Todavia, com a previsão da ressalva da tipificação de atos ímprobos em leis esparsas no §1º do art. 1º da LIA, a um só tempo se respeitou o comando de taxatividade, pois ímprobas serão apenas as condutas previstas expressamente na lei de improbidade e em leis especiais a que se atribua essa qualidade, mas permitiu-se, também, que o sistema de repressão à corrupção não se exaura nas hipóteses previstas no art. 11 da LIA, punindo-se condutas categorizadas como ímprobas em outros éditos legislativos.
Logo, ainda que o §7º do art. 73 da Lei 9.504/1997 faça expressa remissão ao revogado inciso I do art. 11 da LIA, as condutas descritas no caput do art. 73, como ele próprio afirma, configuram improbidade administrativa. Elas apenas não mais exemplificam o que antes genericamente estava previsto no inciso I do art. 11 da LIA (visar fim proibido em lei ou regulamento ou diverso daquele previsto na regra de competência), senão taxativamente concretizam hipóteses de improbidade violadora dos princípios administrativos, tonalizadas pelo enfraquecimento da igualdade de oportunidades entre os candidatos nos pleitos eleitorais.

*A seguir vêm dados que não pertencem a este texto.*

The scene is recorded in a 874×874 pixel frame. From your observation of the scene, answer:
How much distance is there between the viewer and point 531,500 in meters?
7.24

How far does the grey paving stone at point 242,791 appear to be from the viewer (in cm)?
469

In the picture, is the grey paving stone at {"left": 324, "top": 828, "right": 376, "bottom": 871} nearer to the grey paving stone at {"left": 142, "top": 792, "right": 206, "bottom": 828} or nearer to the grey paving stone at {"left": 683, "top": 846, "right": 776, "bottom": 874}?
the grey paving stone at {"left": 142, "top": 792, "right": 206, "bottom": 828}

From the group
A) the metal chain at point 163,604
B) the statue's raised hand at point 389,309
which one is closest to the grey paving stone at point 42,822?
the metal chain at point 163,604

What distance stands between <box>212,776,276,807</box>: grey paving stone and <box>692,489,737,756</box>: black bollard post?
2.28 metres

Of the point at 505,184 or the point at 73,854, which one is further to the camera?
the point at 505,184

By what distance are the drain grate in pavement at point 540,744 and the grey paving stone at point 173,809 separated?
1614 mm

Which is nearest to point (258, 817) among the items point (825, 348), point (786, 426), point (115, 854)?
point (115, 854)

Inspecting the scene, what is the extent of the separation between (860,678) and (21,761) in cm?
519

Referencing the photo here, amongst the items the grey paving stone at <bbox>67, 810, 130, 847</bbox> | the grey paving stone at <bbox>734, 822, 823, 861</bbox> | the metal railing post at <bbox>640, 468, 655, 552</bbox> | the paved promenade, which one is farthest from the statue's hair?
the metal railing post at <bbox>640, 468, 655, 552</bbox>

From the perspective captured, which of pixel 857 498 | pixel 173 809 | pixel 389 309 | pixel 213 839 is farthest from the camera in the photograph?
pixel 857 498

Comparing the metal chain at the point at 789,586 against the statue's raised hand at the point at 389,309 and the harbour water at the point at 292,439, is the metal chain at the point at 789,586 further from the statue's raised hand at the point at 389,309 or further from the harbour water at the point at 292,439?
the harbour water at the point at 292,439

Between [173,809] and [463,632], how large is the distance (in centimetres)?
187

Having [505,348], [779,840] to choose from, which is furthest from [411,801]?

A revogação do inciso I do art. 11, da LIA não implica a revogação das condutas taxativamente previstas no caput do art. 73, da Lei Eleitoral.
Ressalte-se que, acaso o legislador de 2021 tivesse a intenção de limitar as hipóteses de improbidade violadoras dos princípios administrativos àquelas condutas previstas no art. 11 da LIA, excluindo outras presentes no ordenamento jurídico brasileiro em leis esparsas, teria expressamente revogado na Lei n. 14.230/2021 cada uma das normas previstas de modo extravagante que tipificassem atos de improbidade administrativa violadores dos princípios administrativos ou mesmo não teria feito menção a tais hipóteses nos artigos 1º, § 1º e 11, § 2º, da LIA.
Destarte, a revogação da norma generalizante por força de sua exacerbada amplidão (o inciso I do art. 11, da LIA) não implica a revogação das condutas taxativamente previstas no caput do art. 73, da Lei Eleitoral, pois a regra que as eleva à condição de ato de improbidade administrativa, o art. 73, § 7º, do mesmo diploma, permanece vigente, permanecendo típica, portanto, a conduta imputada ao demandado, diante da incidência do princípio da continuidade típico-normativa.
STJ. AgInt no AgInt no AREsp 1.479.463-SP, Rel. Ministro Paulo Sérgio Domingues, Primeira Turma, por unanimidade, julgado em 3/12/2024, DJe 9/12/2024 (info 837).